**PASSAGE SHOWN:**

Advertisement

U.S. Soccer Chief Watches History Unfold in Moscow

Share
TIMES STAFF WRITER

Alan Rothenberg, president of the U.S. Soccer Federation, toured the Kremlin Monday in Moscow, even as military vehicles rolled through the streets outside.

Although he and his wife, Georgina, were told beforehand that it had been announced on state radio that Soviet President Mikhail S. Gorbachev was ill and had resigned, Rothenberg was unprepared for the sight that greeted him as he left the Kremlin.

“Man, it was a shock,” he said Wednesday from Montecanti, Italy, where he is attending an international youth soccer tournament. “The entire Kremlin was ringed with tanks and trucks.”

Advertisement

Rothenberg flew into Moscow on Saturday to watch the U.S. national team play the Soviets in an exhibition that night.

After losing to the Soviets, 2-1, the U.S. team left Moscow on Sunday morning, but the Rothenbergs stayed to meet with Soviet soccer officials and to sightsee.

“I hadn’t been to the Soviet Union before,” Rothenberg said. “It was an interesting visit.”

Rothenberg toured Leningrad Sunday and returned by plane to Moscow later in the day.

“The actual happenings were a total shock to everybody,” he said of Monday’s attempted coup. “We had been there for two days, and many of the people we were with were very open in discussing the very difficult situation that existed there, from an economic standpoint. So, in that sense, it really wasn’t a shock, but I think nobody had any inkling that this was in the works.

“In fact, we were going on a tour of the Kremlin Monday morning, and we were met at 8 o’clock and told that it was just announced that Gorbachev had resigned.

“The reaction was strange because it seemed like there was this total dichotomy: On the one hand, they were really enjoying the freedoms they had, including the ability to sit and talk to us and complain about things. Then, on the other hand, it was clear that the economic (conditions) were just horrible for the people, and they didn’t know what to do.

Advertisement

“The young man who was taking us around was a 21-year-old college student and as the day wore on, it was clear that he was visibly scared--less for his personal safety than for what (he thought) was going to happen.

“He had been talking to us for two days about the future and what he was going to do with his life, and it seemed so clear that it would be stripped away from him.”

As Rothenberg and his wife began their tour of the Kremlin, soldiers had started to gather in the streets, “but it didn’t seem awfully strange,” he said. Once inside, they viewed a religious service--only the third read there since the 1917 revolution, they were told.

“It was a virtual historic day and then we walked out of the Kremlin and. . . . It was a shock,” Rothenberg said.

Tanks and other military vehicles had pulled into Red Square.

“At that time, it was very interesting because it was calm,” Rothenberg said. “People weren’t sure what was happening, but the trucks and tanks were just sitting there. The soldiers--most of them were just sitting on the tops of the tanks. They didn’t have any armament showing. They were kind of staring straight ahead.

“But in many cases, they were just talking to the citizens--even the citizens that yelled at them. It looked like it was a show of force more than anything else.

**RECORDS PROVIDED:**
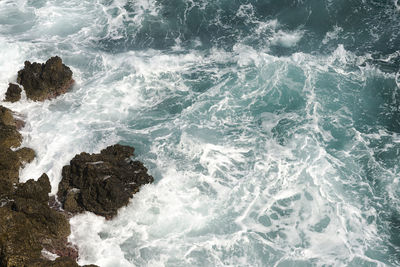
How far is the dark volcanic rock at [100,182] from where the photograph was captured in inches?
971

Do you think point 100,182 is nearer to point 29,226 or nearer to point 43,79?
point 29,226

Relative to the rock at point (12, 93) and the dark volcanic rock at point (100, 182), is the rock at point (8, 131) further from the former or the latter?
the dark volcanic rock at point (100, 182)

**JOBS:**
a. In the article about the U.S. soccer chief in Moscow, what was the final score of the exhibition between the U.S. national team and the Soviets?
b. Write the next few paragraphs of the article about the U.S. soccer chief in Moscow, picking up after its last line.

**ANSWERS IN ORDER:**
a. The Soviets won 2-1.

b.
Advertisement

“Then, as we started to walk the city, the crowds just started to build, and then you (saw) dumped-over trolley cars to block (traffic). And rumors were (rampant). You’d stop people in the street and our guide would tell us what they were saying: ‘Gorbachev was dead,’ ‘(Boris N.) Yeltsin had been arrested,’ and the like.”

As the crowd continued to build, it was instructed by men carrying megaphones to gather at the Russian Parliament building, Rothenberg said. Tanks had been placed in front of a bridge and across a street to block cars, he said, but foot traffic was heavy.

Rothenberg said he saw Yeltsin briefly address the crowd.

Despite the chaos, Rothenberg said he was not frightened.

“It was not menacing at the time,” he said. “The only fear I had was that it would build and build and that suddenly they would shut the country down. The thought did go through our head, ‘Maybe we ought to get out of town right now,’ rather than wait until the next day.

“There was a lot of confusion among the people in the streets, but it did not look menacing, even at the Russian Parliament building. The impression I got was, the people who were running the coup wanted very, very much not to frighten the people and not to do anything drastic. . . .

“I think they were hoping that with a visible show of force, rather than an actual show of force, that they would quiet things down.

“And I must tell you, even notwithstanding the crowds, the general reaction of most of the Russian people was total resignation. We would ask them, ‘What do you think happened?’ ‘Do you really believe that (Gorbachev) is sick and has resigned?’ They’d just shrug their shoulders and give you a look that made it clear that they didn’t believe, ‘But what are we going to do about it?’

Advertisement

“They wouldn’t even discuss it. We’d say, ‘Come on, that’s preposterous. You know that didn’t happen.’ And they would just say, ‘We’ll see.’

“At that time, there was no gunfire, and the soldiers were clearly not only under instructions but personally not interested in doing anything menacing. We walked right up to the tanks. We were standing on tanks, taking pictures.

“The (soldiers) were 18- and 19-year-old kids. They had either a stone face or a bewildered look in their eyes.”

Still, Rothenberg said that he was relieved when he was able to fly out of Moscow, as scheduled, Tuesday morning.

“Partly because of what was going on and partly because. . . . It’s an interesting country, obviously, but it’s just so backward in so many ways,” Rothenberg said. “My reaction was, I can’t believe that for 50 years we were afraid that these people were going to control the world, because they can’t even run their own lives.

“Everything is so decrepit and run down. I guess they must have a great military--I guess we can’t doubt that--but in terms of everything else, it doesn’t work. And the thought that we were worried all this time that they were going to dominate us is just shocking.”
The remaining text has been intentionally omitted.